Im Rahmenprogramm sind sehr viele Krefelder Pferde engagiert. Gleich im ersten Rennen bietet Mario Hofer Niyana auf. Die Stute hatte bei ihrem letzten Start in Köln einen unglücklichen Rennverlauf und steht kurz vor ihrem zweiten Lebenssieg. In ihrem Sattel sitzt Adrie de Vries. Im gleichen Rennen ist auch Hans Albert Blumes Savino mit von der Partie. Im dritten Rennen ist Mario Hofer mit Arabien Dreamer und Zantaro gleich zweifach vertreten. Beide werden in einer Außenseiterrolle stehen. Im Ausgleich III über 2.200 Meter tritt Kalahari Soldier mit Starjockey Andrasch Starke im Sattel an. Dies gibt dem Schimmel eine gute Chance auf eine vordere Platzierung.

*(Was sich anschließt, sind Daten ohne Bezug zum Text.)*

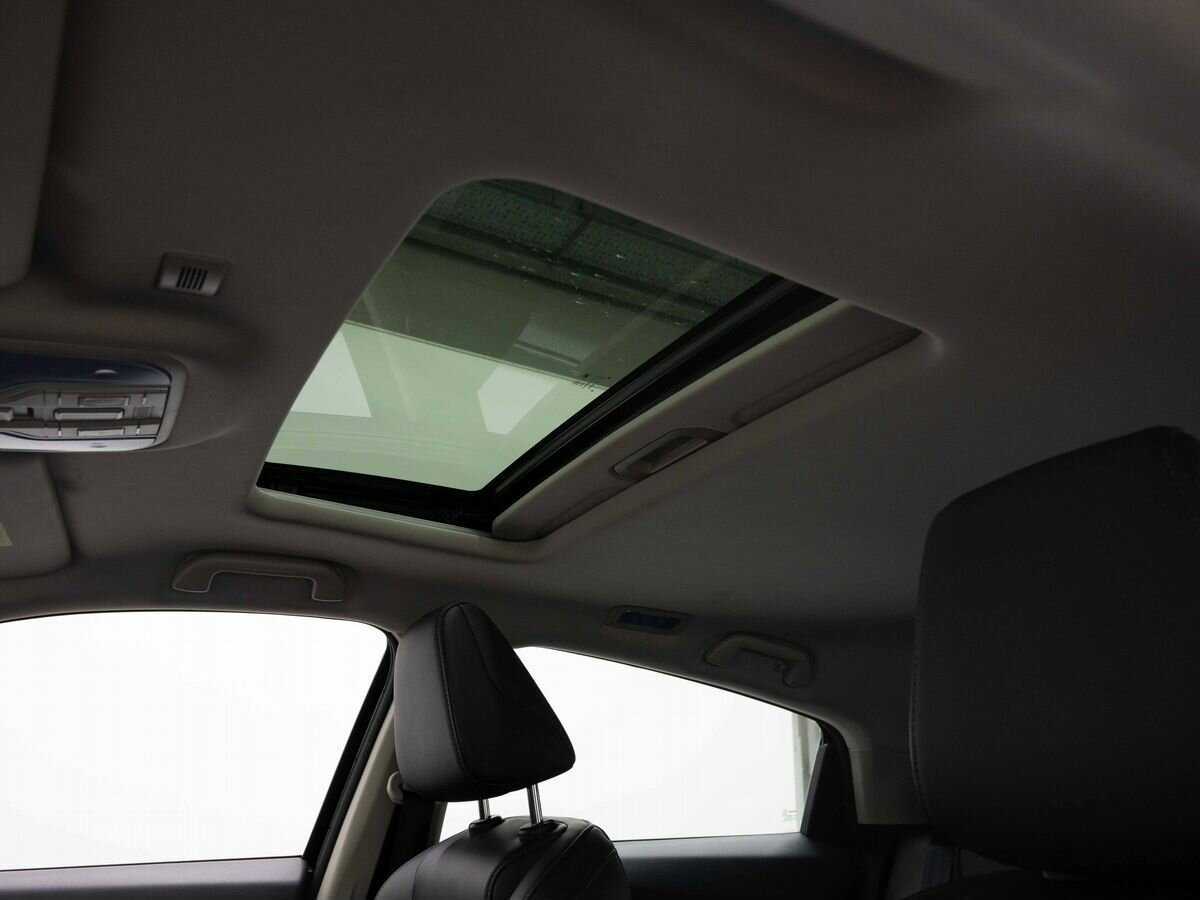 Купить Haval F7x, 2021, 46 711 км, фото №22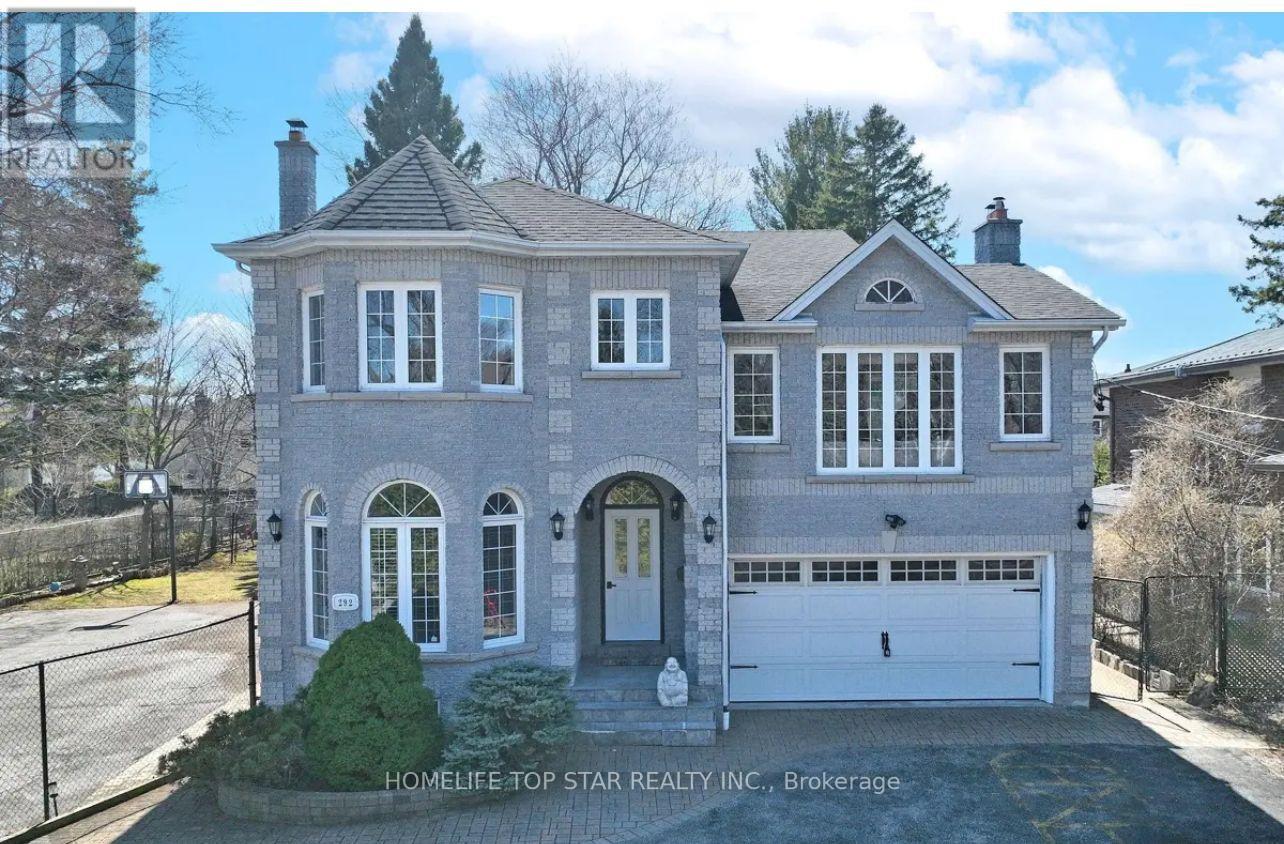 Photo 7 of 292 Rouge Hills Drive, Toronto ON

Im fünften Rennen ist in der Viererwette eine Auszahlung von 10.000 Euro garantiert. Eine der 13 Starter ist die von Hans Albert Blume betreute Stute Shalin, die aber in dieser Saison noch keine Bäume ausreißen konnte. Im achten Rennen sattelt Mario Hofer einen interessanten Kandidaten. Spirit Danon hatte früher gute Klasse, steht nun aber mit einem verlockenden Gewicht in der untersten Handicapklasse. Filip Minarik reitet den sechsjährigen Wallach. Im neunten und gleichzeitig letzten Rennen kommt es zu einer wahren Invasion von Krefelder Galoppern. Neben den beiden Hofer Pferden Sign your Name und Princess Wu werden auch Erika Mäders Dreamworks sowie Stall Samt und Seides Stute La Facella (Trainer Axel Kleinkorres) in die Startboxen einrücken. Alle vier haben gute Chancen auf die 3.000 Euro Siegbörse, doch stellt sich dem Krefelder Quartett mit der von Peter Schiergen trainierten Dreijährigen Royal Solitaire eine noch wenig geprüfte Dreijährige in den Weg. Es wird sicher eine spannende Auseinandersetzung zum Abschluss eines herausragenden Krefelder Renntages werden.